# Assigned task:
Could you write out each entry exactly as it reads?

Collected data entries
⁂
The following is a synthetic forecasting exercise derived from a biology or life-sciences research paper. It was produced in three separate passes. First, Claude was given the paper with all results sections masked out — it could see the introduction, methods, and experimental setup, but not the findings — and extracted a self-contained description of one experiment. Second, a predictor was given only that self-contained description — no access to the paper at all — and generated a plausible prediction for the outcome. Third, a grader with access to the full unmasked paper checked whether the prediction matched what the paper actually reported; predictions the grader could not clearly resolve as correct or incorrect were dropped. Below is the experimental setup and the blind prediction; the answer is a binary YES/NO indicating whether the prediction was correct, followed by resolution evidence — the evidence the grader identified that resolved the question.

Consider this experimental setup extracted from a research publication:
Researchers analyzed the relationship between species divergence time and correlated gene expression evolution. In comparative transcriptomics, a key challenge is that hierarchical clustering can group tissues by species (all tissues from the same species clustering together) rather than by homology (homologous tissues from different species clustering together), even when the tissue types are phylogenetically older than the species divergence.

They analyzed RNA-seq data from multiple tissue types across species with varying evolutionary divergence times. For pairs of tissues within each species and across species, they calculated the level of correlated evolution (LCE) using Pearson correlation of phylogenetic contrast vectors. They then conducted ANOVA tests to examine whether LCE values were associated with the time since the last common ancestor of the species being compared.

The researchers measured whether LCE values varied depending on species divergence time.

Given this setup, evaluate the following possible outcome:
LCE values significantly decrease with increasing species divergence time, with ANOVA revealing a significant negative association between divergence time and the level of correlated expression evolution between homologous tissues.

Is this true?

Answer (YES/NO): NO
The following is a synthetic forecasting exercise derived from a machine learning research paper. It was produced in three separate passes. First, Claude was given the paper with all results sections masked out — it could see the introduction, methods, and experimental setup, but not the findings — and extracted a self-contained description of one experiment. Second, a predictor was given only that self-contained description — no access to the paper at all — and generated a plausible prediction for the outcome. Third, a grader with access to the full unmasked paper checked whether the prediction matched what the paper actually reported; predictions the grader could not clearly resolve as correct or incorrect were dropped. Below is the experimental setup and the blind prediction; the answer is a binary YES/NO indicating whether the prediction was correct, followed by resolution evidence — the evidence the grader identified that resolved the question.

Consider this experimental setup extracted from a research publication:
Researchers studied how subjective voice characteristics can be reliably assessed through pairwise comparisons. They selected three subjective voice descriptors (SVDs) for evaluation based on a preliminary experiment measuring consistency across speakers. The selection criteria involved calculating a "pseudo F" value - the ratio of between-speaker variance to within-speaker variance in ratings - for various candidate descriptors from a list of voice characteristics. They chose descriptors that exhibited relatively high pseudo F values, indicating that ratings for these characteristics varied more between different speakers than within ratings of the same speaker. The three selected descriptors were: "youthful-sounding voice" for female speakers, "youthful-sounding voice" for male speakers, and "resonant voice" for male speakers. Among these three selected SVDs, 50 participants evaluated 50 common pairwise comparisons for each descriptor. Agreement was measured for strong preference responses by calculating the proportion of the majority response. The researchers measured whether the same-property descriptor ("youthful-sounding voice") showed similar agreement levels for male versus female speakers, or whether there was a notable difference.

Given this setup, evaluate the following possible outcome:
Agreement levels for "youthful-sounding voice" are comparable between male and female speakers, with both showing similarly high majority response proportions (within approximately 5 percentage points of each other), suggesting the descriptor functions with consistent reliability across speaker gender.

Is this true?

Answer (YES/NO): YES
⁂
# Task response:
The following is a synthetic forecasting exercise derived from a biology or life-sciences research paper. It was produced in three separate passes. First, Claude was given the paper with all results sections masked out — it could see the introduction, methods, and experimental setup, but not the findings — and extracted a self-contained description of one experiment. Second, a predictor was given only that self-contained description — no access to the paper at all — and generated a plausible prediction for the outcome. Third, a grader with access to the full unmasked paper checked whether the prediction matched what the paper actually reported; predictions the grader could not clearly resolve as correct or incorrect were dropped. Below is the experimental setup and the blind prediction; the answer is a binary YES/NO indicating whether the prediction was correct, followed by resolution evidence — the evidence the grader identified that resolved the question.

Consider this experimental setup extracted from a research publication:
Researchers analyzed the relationship between species divergence time and correlated gene expression evolution. In comparative transcriptomics, a key challenge is that hierarchical clustering can group tissues by species (all tissues from the same species clustering together) rather than by homology (homologous tissues from different species clustering together), even when the tissue types are phylogenetically older than the species divergence.

They analyzed RNA-seq data from multiple tissue types across species with varying evolutionary divergence times. For pairs of tissues within each species and across species, they calculated the level of correlated evolution (LCE) using Pearson correlation of phylogenetic contrast vectors. They then conducted ANOVA tests to examine whether LCE values were associated with the time since the last common ancestor of the species being compared.

The researchers measured whether LCE values varied depending on species divergence time.

Given this setup, evaluate the following possible outcome:
LCE values significantly decrease with increasing species divergence time, with ANOVA revealing a significant negative association between divergence time and the level of correlated expression evolution between homologous tissues.

Is this true?

Answer (YES/NO): NO
The following is a synthetic forecasting exercise derived from a machine learning research paper. It was produced in three separate passes. First, Claude was given the paper with all results sections masked out — it could see the introduction, methods, and experimental setup, but not the findings — and extracted a self-contained description of one experiment. Second, a predictor was given only that self-contained description — no access to the paper at all — and generated a plausible prediction for the outcome. Third, a grader with access to the full unmasked paper checked whether the prediction matched what the paper actually reported; predictions the grader could not clearly resolve as correct or incorrect were dropped. Below is the experimental setup and the blind prediction; the answer is a binary YES/NO indicating whether the prediction was correct, followed by resolution evidence — the evidence the grader identified that resolved the question.

Consider this experimental setup extracted from a research publication:
Researchers studied how subjective voice characteristics can be reliably assessed through pairwise comparisons. They selected three subjective voice descriptors (SVDs) for evaluation based on a preliminary experiment measuring consistency across speakers. The selection criteria involved calculating a "pseudo F" value - the ratio of between-speaker variance to within-speaker variance in ratings - for various candidate descriptors from a list of voice characteristics. They chose descriptors that exhibited relatively high pseudo F values, indicating that ratings for these characteristics varied more between different speakers than within ratings of the same speaker. The three selected descriptors were: "youthful-sounding voice" for female speakers, "youthful-sounding voice" for male speakers, and "resonant voice" for male speakers. Among these three selected SVDs, 50 participants evaluated 50 common pairwise comparisons for each descriptor. Agreement was measured for strong preference responses by calculating the proportion of the majority response. The researchers measured whether the same-property descriptor ("youthful-sounding voice") showed similar agreement levels for male versus female speakers, or whether there was a notable difference.

Given this setup, evaluate the following possible outcome:
Agreement levels for "youthful-sounding voice" are comparable between male and female speakers, with both showing similarly high majority response proportions (within approximately 5 percentage points of each other), suggesting the descriptor functions with consistent reliability across speaker gender.

Is this true?

Answer (YES/NO): YES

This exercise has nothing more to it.